Kolejna afera na Ukrainie. Polityk przyłapany na gorącym uczynku
Kolejna afera na Ukrainie. Polityk przyłapany na gorącym uczynku

W Kijowie ukraińskie służby bezpieczeństwa zatrzymały Walerija Tokara, założyciela partii Garant, który – według śledczych – miał przyjmować 160 tys. dolarów łapówki w zamian za umieszczenie kandydatów na listach wyborczych w nadchodzących wyborach parlamentarnych.
Prokuratura przekazała, że 41-letni mieszkaniec Kijowa oferował zainteresowanym „miejsce na liście przejściowej” swojego projektu politycznego za wysoką opłatą. Sto tysięcy dolarów miało stanowić wpisowe, a kolejne 60 tys. – środki rzekomo przeznaczone na rozwój partii. Tokar został zatrzymany w momencie przyjmowania pełnej kwoty i trafił do aresztu.

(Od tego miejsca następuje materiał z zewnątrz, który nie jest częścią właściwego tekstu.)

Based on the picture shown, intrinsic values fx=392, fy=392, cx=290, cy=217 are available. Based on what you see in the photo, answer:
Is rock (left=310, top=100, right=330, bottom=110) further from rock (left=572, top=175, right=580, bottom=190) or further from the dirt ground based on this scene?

Partia unieważniona, a oferty wciąż składane
Z ustaleń SBU wynika, że Tokar cały czas proponował wpisy na listy wyborcze, mimo że rejestracja jego partii została unieważniona już w październiku z powodu sfałszowania dokumentów założycielskich. Według służb polityk miał również rozpowszechniać nieprawdziwe informacje dotyczące sytuacji na froncie, armii i polityki wewnętrznej.
W ramach dochodzenia zabezpieczono dokumenty i urządzenia elektroniczne mające potwierdzać udział podejrzanego w procederze. Grozi mu nawet 12 lat więzienia oraz konfiskata mienia.
Media: zatrzymany to Walerij Tokar

Choć nazwisko nie padło w oficjalnym komunikacie, ukraińskie media – w tym „Ukraińska Prawda” i RBC-Ukraina – jednoznacznie wskazują, że zatrzymanym jest właśnie Tokar. To on miał przyjmować 160 tys. dolarów podczas operacji służb.
Wcześniej polityk zasłynął z petycji wzywającej do ustąpienia prezydenta Wołodymyra Zełenskiego. W 2018 roku założył agencję informacyjną Garant News, a media przypominają również, że kierowana przez niego firma Ukratomenergo wygrywała przetargi Ministerstwa Gospodarki o łącznej wartości ponad 60 mln hrywien.